Microsoft recently took an unusual step by providing updates for end of life operating systems this past Tuesday to prevent another WannaCry style ransomware attack like the one in 2017.
CVE-2019-0708 is a remote code execution vulnerability that exists in Remote Desktop Services, formerly known as Terminal Services. This is pre-authentication vulnerability and requires no user interaction.
To exploit this vulnerability, an attacker would need to send a specially crafted request to the target systems Remote Desktop Service via RDP. An attacker who successfully exploits this can execute arbitrary code on the target system, game over.
“While we have observed no exploitation of this vulnerability, it is highly likely that malicious actors will write an exploit for this vulnerability and incorporate it into their malware,” wrote Simon Pope, director of incident response for the Microsoft Security Response Center.
Microsoft has published customer guidance for patching this vulnerability.

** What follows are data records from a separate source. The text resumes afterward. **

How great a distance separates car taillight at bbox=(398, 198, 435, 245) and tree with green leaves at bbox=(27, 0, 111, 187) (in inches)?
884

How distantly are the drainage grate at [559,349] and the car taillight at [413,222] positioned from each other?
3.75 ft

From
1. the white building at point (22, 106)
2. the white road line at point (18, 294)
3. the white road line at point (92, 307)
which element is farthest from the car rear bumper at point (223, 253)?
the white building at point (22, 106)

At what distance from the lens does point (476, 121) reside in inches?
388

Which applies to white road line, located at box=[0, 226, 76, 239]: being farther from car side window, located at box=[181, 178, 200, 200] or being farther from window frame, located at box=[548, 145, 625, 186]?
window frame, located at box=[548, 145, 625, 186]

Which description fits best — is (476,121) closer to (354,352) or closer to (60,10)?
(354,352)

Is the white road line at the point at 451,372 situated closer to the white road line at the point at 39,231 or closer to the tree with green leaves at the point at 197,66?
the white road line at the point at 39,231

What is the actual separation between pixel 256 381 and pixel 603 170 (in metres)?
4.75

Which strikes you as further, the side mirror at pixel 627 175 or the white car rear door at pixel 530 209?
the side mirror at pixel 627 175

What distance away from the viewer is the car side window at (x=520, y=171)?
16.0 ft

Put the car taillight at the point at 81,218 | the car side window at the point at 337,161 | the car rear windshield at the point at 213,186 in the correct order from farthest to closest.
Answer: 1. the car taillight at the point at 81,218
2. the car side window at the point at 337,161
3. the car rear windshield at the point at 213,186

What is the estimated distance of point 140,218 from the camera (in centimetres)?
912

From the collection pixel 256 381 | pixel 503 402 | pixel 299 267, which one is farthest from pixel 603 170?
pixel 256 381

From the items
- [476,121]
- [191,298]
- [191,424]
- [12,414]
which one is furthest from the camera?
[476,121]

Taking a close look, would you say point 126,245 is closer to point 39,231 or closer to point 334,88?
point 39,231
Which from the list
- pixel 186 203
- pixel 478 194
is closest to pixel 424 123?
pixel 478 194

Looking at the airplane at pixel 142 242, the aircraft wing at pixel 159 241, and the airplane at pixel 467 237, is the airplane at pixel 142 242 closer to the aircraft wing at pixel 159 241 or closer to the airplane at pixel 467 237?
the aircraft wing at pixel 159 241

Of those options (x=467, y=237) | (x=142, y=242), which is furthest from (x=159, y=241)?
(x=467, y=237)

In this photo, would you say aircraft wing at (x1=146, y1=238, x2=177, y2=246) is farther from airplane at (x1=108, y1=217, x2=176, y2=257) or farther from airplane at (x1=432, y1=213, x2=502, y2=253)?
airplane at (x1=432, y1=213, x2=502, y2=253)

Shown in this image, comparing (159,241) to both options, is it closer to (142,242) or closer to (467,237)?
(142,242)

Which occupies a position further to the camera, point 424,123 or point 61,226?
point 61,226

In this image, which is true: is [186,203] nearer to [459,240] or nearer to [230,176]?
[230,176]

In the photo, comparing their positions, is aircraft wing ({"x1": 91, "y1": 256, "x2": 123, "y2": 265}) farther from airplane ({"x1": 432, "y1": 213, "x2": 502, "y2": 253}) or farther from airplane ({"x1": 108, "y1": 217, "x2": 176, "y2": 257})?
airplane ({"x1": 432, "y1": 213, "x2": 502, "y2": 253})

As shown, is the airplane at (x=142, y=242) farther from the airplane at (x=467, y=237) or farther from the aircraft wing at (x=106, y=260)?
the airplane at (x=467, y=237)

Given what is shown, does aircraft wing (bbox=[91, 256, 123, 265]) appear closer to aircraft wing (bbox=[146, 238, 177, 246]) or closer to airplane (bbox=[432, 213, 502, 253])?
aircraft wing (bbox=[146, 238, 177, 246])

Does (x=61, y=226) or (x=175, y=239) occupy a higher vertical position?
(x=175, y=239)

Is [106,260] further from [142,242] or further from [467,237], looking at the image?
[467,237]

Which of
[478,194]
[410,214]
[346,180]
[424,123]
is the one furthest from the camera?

“This vulnerability is pre-authentication and requires no user interaction,” Pope said. “In other words, the vulnerability is ‘wormable,’ meaning that any future malware that exploits this vulnerability could propagate from vulnerable computer to vulnerable computer in a similar way as the WannaCry malware spread across the globe in 2017. It is important that affected systems are patched as quickly as possible to prevent such a scenario from happening.”
CVE-2019-0708 does not affect Microsoft’s latest operating systems — Windows 10, Windows 8.1, Windows 8, Windows Server 2019, Windows Server 2016, Windows Server 2012 R2, or Windows Server 2012.
There are no known IDS signatures at this time, but we’re expecting one soon from one of our community partners. If you have something, send it our way and we’ll deploy it in the Perch community and give you credit.
SQLite is a popular client-side base that is used when a fully featured powerful database is not necessary. Many software projects depend on SQLite databases.
SQLite contains an exploitable use-after-free vulnerability that could allow an attacker to gain the ability to remotely execute code on the victim’s machine. SQLite is a client-side database management system contained in a C programming library.
SQLite implements the Window Functions feature of SQL which allows queries over a subset, or “window” of rows. This specific vulnerability lies in that “window” function. An exploitable use-after-free vulnerability exists in the window function of SQLite3 <=3.27.0.
A specially crafted SQL command can cause a use-after-free vulnerability, resulting in remote code execution. An attacker can send a malicious SQL command to trigger this vulnerability.
For the curious, check out the complete write up here.
The Department of Homeland Security (DHS) and the Federal Bureau of Investigation (FBI) have released a joint security advisory warning of a new strain of malware being used in North Korean cyberattacks.
Dubbed Electricfish, the malware was uncovered while the departments were tracking the activities of Hidden Cobra, aka Lazarus, a threat group believed to be state-sponsored and backed by the North Korean government. We’ve covered this group in past threat reports.
During their investigation, they discovered a command-line utility and its primary purpose is to tunnel traffic between two IP addresses. The application accepts command-line arguments allowing it to be configured with a destination IP address and port, a source IP address and port, a proxy IP address and port, and a user name and password which can be utilized to authenticate with a proxy server.